BEGIN Dataset records

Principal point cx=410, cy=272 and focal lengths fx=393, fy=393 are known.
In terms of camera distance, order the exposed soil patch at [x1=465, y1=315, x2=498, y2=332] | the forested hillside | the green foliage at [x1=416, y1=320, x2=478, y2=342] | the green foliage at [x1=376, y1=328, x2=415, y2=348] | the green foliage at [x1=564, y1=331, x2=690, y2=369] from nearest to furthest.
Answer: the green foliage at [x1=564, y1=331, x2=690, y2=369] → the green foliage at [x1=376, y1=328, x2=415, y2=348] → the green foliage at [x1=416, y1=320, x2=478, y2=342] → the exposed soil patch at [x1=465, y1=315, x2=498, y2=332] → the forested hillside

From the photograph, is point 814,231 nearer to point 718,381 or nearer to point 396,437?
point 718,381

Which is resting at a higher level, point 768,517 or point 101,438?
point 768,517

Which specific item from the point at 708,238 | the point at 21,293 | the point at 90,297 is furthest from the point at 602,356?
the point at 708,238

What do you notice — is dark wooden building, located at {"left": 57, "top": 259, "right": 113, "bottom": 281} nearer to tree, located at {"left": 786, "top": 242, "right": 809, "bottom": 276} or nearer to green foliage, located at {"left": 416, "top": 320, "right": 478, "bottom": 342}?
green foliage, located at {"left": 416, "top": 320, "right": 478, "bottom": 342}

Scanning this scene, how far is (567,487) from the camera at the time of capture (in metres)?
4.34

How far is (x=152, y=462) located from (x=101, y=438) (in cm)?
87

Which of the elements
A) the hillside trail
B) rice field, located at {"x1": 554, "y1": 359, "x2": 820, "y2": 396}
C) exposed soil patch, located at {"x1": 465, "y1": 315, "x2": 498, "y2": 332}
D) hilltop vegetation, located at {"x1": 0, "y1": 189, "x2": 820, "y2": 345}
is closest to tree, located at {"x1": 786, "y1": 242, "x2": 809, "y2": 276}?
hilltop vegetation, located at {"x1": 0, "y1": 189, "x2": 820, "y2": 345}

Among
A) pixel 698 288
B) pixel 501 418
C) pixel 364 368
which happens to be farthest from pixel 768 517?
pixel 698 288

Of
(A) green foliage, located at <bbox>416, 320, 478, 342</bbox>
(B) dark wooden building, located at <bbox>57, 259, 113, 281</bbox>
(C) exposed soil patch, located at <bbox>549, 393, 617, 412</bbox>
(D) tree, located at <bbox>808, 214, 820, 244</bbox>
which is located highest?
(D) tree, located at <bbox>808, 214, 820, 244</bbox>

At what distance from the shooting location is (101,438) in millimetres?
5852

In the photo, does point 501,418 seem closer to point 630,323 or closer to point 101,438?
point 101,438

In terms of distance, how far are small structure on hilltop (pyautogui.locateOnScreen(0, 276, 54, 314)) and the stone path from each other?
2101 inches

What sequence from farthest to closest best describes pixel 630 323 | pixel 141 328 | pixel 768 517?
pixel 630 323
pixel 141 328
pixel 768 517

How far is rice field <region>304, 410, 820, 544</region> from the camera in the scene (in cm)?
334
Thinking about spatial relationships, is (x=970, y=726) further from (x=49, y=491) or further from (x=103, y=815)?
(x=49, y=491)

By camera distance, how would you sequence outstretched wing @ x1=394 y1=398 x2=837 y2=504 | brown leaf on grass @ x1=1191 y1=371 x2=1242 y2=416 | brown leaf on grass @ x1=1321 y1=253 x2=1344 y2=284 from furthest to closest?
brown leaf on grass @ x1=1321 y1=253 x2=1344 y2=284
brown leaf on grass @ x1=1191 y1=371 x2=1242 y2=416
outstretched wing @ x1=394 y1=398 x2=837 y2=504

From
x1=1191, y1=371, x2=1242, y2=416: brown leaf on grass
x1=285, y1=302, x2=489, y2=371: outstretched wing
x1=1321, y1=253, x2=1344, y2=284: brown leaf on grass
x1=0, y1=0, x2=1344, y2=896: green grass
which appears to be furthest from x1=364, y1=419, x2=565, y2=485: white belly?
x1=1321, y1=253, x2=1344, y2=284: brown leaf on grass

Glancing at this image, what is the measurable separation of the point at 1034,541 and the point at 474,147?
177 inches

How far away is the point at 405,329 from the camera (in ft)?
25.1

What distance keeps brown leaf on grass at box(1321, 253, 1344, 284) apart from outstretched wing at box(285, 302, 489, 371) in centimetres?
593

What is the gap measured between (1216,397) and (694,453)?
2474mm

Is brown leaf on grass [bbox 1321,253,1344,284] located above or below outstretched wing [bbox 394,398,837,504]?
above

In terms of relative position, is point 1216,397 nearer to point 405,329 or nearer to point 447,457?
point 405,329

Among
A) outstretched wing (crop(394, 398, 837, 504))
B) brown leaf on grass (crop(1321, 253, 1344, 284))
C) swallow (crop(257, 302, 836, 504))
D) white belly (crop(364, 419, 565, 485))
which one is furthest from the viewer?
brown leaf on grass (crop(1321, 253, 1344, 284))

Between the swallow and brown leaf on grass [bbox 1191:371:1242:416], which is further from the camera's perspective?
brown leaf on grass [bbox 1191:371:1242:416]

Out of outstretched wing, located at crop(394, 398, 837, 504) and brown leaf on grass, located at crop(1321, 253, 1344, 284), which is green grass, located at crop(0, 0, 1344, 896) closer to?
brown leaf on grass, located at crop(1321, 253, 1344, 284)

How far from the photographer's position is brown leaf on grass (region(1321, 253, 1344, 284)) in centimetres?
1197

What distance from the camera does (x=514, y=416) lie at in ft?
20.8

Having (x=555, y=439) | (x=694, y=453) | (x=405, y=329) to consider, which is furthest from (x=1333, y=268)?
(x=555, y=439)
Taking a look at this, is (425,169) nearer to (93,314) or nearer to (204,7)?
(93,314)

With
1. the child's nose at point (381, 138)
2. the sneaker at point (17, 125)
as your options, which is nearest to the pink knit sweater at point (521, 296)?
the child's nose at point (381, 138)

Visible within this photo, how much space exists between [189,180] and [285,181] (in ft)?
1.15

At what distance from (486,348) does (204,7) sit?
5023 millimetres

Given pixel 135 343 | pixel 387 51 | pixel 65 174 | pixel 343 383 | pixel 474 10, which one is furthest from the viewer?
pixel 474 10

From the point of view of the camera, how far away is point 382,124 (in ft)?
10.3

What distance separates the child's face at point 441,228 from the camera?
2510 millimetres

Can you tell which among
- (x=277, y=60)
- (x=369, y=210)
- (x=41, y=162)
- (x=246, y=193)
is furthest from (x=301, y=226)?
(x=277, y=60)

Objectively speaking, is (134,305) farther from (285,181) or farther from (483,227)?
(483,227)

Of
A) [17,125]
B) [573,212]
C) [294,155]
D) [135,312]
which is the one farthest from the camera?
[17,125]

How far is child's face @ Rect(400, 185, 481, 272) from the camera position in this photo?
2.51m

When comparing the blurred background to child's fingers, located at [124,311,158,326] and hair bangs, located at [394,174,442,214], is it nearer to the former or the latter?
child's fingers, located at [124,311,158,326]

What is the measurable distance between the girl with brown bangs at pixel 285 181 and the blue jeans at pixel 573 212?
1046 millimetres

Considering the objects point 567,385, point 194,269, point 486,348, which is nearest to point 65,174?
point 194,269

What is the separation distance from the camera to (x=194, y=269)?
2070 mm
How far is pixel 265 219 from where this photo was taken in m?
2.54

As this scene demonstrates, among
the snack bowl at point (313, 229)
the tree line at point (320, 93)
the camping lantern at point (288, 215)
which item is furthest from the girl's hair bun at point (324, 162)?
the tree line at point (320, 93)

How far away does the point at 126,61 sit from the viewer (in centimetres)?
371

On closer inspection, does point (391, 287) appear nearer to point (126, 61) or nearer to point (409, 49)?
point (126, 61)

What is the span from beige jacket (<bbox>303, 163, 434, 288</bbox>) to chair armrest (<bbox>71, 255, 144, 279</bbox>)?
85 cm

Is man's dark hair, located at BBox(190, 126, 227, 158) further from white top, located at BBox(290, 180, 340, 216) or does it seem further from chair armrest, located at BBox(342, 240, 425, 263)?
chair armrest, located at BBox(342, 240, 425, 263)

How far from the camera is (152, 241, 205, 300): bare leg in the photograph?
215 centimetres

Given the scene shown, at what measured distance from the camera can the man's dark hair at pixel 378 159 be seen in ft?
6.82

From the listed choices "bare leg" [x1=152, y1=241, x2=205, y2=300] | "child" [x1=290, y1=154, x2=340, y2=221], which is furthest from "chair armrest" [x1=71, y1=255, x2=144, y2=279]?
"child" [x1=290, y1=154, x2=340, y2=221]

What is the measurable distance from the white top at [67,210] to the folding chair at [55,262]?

END Dataset records

▸ What is being asked
Please reproduce word for word the lines of the rows from the one containing "How far is pixel" through the last line of the rows, both ends included.

▸ Result below
How far is pixel 265 219 from where this photo was taken in m?
2.54

As this scene demonstrates, among
the snack bowl at point (313, 229)
the tree line at point (320, 93)
the camping lantern at point (288, 215)
which item is furthest from the girl's hair bun at point (324, 162)?
the tree line at point (320, 93)

How far away does the point at 126,61 sit from the viewer (in centimetres)?
371

On closer inspection, does point (391, 287) appear nearer to point (126, 61) or nearer to point (409, 49)?
point (126, 61)

What is the span from beige jacket (<bbox>303, 163, 434, 288</bbox>) to chair armrest (<bbox>71, 255, 144, 279</bbox>)?
85 cm

Is man's dark hair, located at BBox(190, 126, 227, 158) further from white top, located at BBox(290, 180, 340, 216) or does it seem further from chair armrest, located at BBox(342, 240, 425, 263)?
chair armrest, located at BBox(342, 240, 425, 263)

How far from the camera is (152, 241, 205, 300): bare leg in the photograph?
215 centimetres

Given the scene shown, at what measured distance from the camera can the man's dark hair at pixel 378 159 be seen in ft?
6.82

From the listed choices "bare leg" [x1=152, y1=241, x2=205, y2=300] | "child" [x1=290, y1=154, x2=340, y2=221], which is furthest from "chair armrest" [x1=71, y1=255, x2=144, y2=279]?
"child" [x1=290, y1=154, x2=340, y2=221]

What is the measurable distance from the white top at [67,210] to the folding chair at [55,262]?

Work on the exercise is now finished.